------ Kutipan Dokumen ------

Masukkan kata pencarian minimal 3 karakter
Searching.. Please Wait
    Pandit

    Soal Revolusi Sepakbola, Belajarlah pada Islandia!

    Ardy Nurhadi Shufi - detikSport
    Getty Images Getty Images
    Jakarta -

    Republik Ceko dan Belanda dijagokan akan memimpin klasemen Grup A babak kualifikasi Piala Eropa 2016. Kekuatan Turki pun mungkin akan menjadi salah satu batu sandungan dan memberikan kejutan. Tapi siapa yang menyangka jika saat ini justru Islandia yang memuncaki grup ini?

    Hasil dari tujuh pertandingan yang dijalani, Islandia meraih enam kemenangan dan menelan hanya satu kekalahan. Satu-satunya kekalahan yang diderita negara yang memiliki luas hanya sekitar 100 ribu kilometer persegi ini saat menghadapi Ceko dengan skor 2-1.

------ Informasi Tercatat ------

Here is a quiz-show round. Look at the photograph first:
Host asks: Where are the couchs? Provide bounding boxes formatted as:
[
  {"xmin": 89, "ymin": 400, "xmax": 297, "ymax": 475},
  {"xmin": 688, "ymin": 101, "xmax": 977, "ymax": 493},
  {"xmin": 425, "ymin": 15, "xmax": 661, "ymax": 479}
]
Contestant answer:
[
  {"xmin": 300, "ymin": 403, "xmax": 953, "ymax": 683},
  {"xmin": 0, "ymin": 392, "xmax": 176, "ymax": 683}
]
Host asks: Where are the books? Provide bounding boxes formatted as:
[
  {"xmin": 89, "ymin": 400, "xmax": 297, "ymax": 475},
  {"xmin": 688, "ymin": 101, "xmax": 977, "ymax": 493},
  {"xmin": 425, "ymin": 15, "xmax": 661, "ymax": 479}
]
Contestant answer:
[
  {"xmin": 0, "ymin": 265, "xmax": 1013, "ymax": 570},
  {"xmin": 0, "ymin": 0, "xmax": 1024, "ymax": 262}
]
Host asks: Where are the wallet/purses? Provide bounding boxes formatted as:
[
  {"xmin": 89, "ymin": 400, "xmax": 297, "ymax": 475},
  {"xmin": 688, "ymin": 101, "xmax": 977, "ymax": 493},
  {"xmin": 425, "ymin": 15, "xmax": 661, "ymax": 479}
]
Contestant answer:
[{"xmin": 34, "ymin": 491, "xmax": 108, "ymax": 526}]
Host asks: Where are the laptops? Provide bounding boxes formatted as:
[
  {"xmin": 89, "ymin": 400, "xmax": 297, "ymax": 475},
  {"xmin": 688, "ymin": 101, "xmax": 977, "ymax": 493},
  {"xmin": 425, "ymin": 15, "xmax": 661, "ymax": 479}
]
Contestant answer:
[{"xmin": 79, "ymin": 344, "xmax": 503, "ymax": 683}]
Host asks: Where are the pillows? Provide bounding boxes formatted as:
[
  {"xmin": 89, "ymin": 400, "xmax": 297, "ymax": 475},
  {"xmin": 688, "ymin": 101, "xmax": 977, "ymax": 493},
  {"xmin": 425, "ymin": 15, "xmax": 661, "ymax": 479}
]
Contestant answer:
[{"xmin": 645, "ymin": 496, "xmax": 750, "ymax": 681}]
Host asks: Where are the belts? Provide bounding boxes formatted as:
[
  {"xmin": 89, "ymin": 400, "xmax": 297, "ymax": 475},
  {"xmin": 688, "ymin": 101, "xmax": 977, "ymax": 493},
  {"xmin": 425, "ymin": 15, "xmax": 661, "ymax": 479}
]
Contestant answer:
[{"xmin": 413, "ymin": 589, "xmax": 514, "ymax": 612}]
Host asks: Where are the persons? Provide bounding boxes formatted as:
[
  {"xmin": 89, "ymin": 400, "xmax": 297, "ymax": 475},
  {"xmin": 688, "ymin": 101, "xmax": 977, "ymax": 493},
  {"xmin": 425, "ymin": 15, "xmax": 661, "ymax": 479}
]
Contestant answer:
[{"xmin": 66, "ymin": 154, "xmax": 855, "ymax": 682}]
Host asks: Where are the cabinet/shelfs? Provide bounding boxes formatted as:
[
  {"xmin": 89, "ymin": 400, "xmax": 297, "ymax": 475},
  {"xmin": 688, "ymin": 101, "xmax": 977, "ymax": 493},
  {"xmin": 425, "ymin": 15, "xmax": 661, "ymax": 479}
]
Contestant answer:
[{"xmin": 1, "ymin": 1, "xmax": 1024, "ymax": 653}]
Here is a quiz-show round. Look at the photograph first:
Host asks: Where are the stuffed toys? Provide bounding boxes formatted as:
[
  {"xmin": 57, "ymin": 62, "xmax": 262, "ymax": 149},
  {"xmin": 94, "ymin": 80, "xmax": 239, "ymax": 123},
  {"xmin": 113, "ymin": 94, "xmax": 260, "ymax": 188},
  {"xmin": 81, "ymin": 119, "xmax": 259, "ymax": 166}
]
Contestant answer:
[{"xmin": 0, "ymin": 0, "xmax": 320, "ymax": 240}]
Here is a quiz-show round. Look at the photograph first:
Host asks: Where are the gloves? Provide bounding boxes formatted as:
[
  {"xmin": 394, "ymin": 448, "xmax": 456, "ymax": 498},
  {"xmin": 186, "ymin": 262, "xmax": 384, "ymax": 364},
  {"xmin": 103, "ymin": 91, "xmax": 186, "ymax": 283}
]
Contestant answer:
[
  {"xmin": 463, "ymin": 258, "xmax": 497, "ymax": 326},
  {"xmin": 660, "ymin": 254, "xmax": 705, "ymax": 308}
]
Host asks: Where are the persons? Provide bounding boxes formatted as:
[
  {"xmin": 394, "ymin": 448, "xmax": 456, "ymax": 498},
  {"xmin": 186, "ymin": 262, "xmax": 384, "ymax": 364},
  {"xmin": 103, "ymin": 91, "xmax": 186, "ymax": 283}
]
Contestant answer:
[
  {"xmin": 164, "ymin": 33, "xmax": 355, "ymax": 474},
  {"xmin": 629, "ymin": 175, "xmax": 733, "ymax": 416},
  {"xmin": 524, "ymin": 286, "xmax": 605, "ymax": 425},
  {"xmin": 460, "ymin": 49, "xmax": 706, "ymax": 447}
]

------

Pekerjaan yang Diperlukan:
[A] Menurut artikel tentang sepak bola Islandia, berapa kemenangan yang diraih Islandia dari tujuh pertandingan yang dijalaninya?
[B] Teruskan artikel tentang sepak bola Islandia dengan menulis bagian berikutnya setelah kalimat terakhir yang tercantum.

Hasil Akhir:
[A] Enam kemenangan.

[B]
    Yang terbaru, Kamis (3/9/2015) malam, Islandia berhasil menumbangkan Belanda dengan skor 0-1 (di Amsterdam!). Kemenangan tersebut melengkapi kemenangan Islandia atas Belanda pada pertemuan pertama dengan skor 2-0.

    Sebelum kemenangan atas Belanda, Islandia berada di peringkat 23 FIFA berada di atas negara-negara Skandinavia lain yang lebih identik dengan negara sepakbola seperti Norwegia, Swedia, Finlandia, atau Denmark. Juga, mereka nyaris melangkah ke Piala Dunia untuk pertama kalinya sebelum dikalahkan Kroasia pada babak play-off Piala Dunia 2014.

    Ini tentunya menjadi prestasi yang cukup luar biasa bagi Islandia. Karena sebelumnya negara ini biasanya hanya menjadi kesebelasan penghibur dalam setiap turnamen. Bahkan selama April hingga Juni 2012, mereka terlempar jauh ke peringkat 131 FIFA. Namun dalam dua tahun, mereka berhasil naik seratus peringkat.

    Jadi apa yang dilakukan Islandia dalam satu dekade terakhir hingga bisa meraih prestasi ini?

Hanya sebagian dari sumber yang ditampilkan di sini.